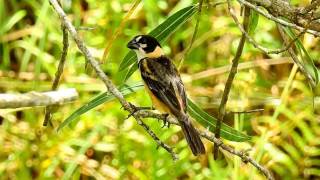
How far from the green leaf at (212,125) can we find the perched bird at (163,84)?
0.18ft

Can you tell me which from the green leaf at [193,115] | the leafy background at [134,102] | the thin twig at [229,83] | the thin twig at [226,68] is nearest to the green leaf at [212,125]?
the green leaf at [193,115]

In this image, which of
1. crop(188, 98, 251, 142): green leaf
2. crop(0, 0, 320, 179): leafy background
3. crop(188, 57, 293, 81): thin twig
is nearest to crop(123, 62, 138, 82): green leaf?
crop(188, 98, 251, 142): green leaf

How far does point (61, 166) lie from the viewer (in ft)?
14.3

* **What is expected**:
From the line that contains "Can you tell" to the last line of the material above, repeat every line exactly, keeping both the first and the last.

* **Task answer**:
Can you tell me which from the green leaf at [193,115] | the leafy background at [134,102] | the thin twig at [229,83] | the thin twig at [226,68] is nearest to the green leaf at [212,125]?
the green leaf at [193,115]

In this image, which of
1. crop(188, 98, 251, 142): green leaf
2. crop(0, 0, 320, 179): leafy background
3. crop(188, 57, 293, 81): thin twig
is nearest to crop(123, 62, 138, 82): green leaf?
crop(188, 98, 251, 142): green leaf

How far does point (61, 166) lie from the viewer (in ft)?
14.3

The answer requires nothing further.